Eine Befreiung von diesen Verknüpfungen werde mindestens genauso lange dauern, also mehr als 30 Jahre, glaubt Meyen – wenn sie denn erkämpft würde. Doch das ist das Heimtückische: Das System nährt sich nicht nur von der Macht der Geldgeber, sondern aus sich selbst. Es hat sich schleichend in den Köpfen seiner Nutznießer verwurzelt. Ob die wenigen, um so widerständigeren Köpfe, die sich durchbeißen – und auch in Meyens Geschichte vorkommen – eines Tages fähig sein werden, es zu überwinden:
Diese Frage kann er natürlich nicht beantworten.
Vom westlichen Hegemon und seinem "Ossi"
Am Ende führt die Geschichte – man hätte es fast ahnen können – wieder zurück zur ostdeutschen Identität. Ein Kollege habe Meyen kürzlich gefragt, ob er "noch im Widerstand der DDR" verharre oder "schon in der modernen PR" angekommen sei. Es ging um seine unliebsamen Arbeiten für eine unliebsame Zeitung, die sich in der Coronazeit gegründet hatte – unliebsam wie Meyens Geburtsland DDR.
"Der Klassenfeind, ich hör ihn trapsen: Wer etwas sagt, was mir nicht passt, kommt einfach nicht hinein in die Schublade der demokratischen Parteien", resümiert Meyen. Aus anderer Perspektive könnte man meinen: Der Ossi, vom westlichen Hegemon mit allerlei widerborstigen und unschönen Eigenschaften versehen, scheint auch weiterhin in westdeutschen Stein gemeißelt zu sein.
Dieser Ossi habe gefälligst permanent Pluspunkte zu sammeln: durch wiederholte Bekenntnisse, durch Andienen und Buhlen, durch Mitmachen und Stillhalten, durch besonders vorauseilenden Gehorsam. Ostdeutsche sollen stets und überall beweisen, dass sie "Demokratie können". Widerspenstige bekommen schnell den Stempel "Nazi" aufgedrückt.
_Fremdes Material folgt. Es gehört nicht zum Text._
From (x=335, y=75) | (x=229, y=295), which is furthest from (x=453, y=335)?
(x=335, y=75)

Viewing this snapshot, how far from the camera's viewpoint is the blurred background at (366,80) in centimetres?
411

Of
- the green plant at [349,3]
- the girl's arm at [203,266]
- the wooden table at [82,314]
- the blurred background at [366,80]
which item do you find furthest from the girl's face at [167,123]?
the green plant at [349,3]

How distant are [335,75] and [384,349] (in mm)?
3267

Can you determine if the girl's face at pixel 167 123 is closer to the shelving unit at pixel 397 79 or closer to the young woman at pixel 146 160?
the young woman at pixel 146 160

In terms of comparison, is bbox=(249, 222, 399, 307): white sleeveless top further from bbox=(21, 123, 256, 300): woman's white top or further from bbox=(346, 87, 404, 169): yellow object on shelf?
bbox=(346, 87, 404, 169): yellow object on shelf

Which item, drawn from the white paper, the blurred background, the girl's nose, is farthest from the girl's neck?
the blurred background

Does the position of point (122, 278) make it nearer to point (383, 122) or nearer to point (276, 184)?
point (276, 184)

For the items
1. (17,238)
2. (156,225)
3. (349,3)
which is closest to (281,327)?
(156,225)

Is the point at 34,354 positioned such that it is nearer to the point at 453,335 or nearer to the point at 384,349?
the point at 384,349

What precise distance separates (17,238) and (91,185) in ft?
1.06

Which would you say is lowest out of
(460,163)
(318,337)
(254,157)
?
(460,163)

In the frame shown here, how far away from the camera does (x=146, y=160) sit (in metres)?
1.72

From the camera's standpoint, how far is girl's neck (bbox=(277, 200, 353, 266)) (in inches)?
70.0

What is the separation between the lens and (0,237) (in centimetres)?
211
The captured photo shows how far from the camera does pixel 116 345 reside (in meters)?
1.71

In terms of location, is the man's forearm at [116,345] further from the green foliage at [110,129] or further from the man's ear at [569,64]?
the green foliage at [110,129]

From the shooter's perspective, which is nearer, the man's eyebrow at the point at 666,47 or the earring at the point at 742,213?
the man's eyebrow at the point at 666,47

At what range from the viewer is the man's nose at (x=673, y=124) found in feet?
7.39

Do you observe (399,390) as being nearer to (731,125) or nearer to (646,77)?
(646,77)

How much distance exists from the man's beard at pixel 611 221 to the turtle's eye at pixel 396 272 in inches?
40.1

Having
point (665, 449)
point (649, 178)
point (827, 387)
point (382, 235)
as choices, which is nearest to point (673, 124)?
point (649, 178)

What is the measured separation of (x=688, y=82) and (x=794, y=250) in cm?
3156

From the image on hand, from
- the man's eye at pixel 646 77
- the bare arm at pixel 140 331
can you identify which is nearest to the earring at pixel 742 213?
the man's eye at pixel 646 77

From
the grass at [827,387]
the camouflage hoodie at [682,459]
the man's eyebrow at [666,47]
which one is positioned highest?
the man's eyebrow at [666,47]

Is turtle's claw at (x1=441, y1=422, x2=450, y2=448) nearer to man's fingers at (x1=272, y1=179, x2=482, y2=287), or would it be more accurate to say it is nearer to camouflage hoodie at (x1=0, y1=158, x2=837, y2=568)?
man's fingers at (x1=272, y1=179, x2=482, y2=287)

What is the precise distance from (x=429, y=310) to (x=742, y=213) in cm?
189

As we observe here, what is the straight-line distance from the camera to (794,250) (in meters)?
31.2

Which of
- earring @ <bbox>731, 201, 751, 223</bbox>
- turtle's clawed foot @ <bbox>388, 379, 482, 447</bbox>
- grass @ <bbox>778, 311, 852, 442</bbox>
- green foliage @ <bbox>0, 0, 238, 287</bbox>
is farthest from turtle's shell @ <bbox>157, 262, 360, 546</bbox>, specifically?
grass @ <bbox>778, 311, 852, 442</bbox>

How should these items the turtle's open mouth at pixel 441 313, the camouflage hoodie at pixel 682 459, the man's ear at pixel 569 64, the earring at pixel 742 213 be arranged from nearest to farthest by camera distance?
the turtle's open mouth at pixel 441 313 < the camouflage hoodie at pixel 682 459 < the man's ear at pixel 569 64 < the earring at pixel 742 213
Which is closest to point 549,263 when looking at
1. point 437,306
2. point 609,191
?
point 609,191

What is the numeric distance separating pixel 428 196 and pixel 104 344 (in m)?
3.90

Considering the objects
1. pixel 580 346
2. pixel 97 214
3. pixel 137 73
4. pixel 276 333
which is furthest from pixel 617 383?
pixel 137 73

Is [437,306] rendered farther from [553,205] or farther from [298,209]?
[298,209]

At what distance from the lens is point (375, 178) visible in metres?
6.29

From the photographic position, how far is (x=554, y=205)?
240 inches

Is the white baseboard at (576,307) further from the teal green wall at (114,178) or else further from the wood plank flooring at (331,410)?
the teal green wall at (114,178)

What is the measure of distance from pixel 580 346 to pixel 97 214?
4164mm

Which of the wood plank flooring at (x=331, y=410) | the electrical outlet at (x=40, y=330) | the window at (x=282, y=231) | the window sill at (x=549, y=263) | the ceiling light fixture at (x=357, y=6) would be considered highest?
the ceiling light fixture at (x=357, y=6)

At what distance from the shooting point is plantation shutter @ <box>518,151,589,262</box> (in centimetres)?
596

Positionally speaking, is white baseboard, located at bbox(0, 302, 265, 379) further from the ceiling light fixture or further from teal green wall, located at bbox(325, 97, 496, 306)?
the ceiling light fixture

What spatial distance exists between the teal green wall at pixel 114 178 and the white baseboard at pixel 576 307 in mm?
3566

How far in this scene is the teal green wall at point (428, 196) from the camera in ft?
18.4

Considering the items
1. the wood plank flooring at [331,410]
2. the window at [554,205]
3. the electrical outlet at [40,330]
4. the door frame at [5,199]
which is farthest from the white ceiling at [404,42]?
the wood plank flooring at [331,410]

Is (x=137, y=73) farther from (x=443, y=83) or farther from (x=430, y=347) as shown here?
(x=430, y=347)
Dass dies oft zum Gegenteil führt, als gewünscht, beweist der Osten Deutschlands seit 30 Jahren. Je mehr Zeit nach der "deutsch-deutschen Hochzeit" verstreicht, desto mehr Widerstand scheint sich zwischen Elbe und Oder zu regen. Es wirkt wie eine sich selbst erfüllende Prophezeiung – vielleicht auch ein bisschen für Michael Meyen, der in seinem Buch explizit als Ostdeutscher "Bilanz zieht".
Ironisch könnte man sagen: In diesem Punkt war die Identitätspolitik der modernen Moralkeulen-Minister anscheinend doch ein wenig erfolgreich, wenn auch nicht zur Freude der gefühlten Einheitsparteien-Elite in Deutschland. Doch ein Hoffnungsschimmer am fernen Horizont?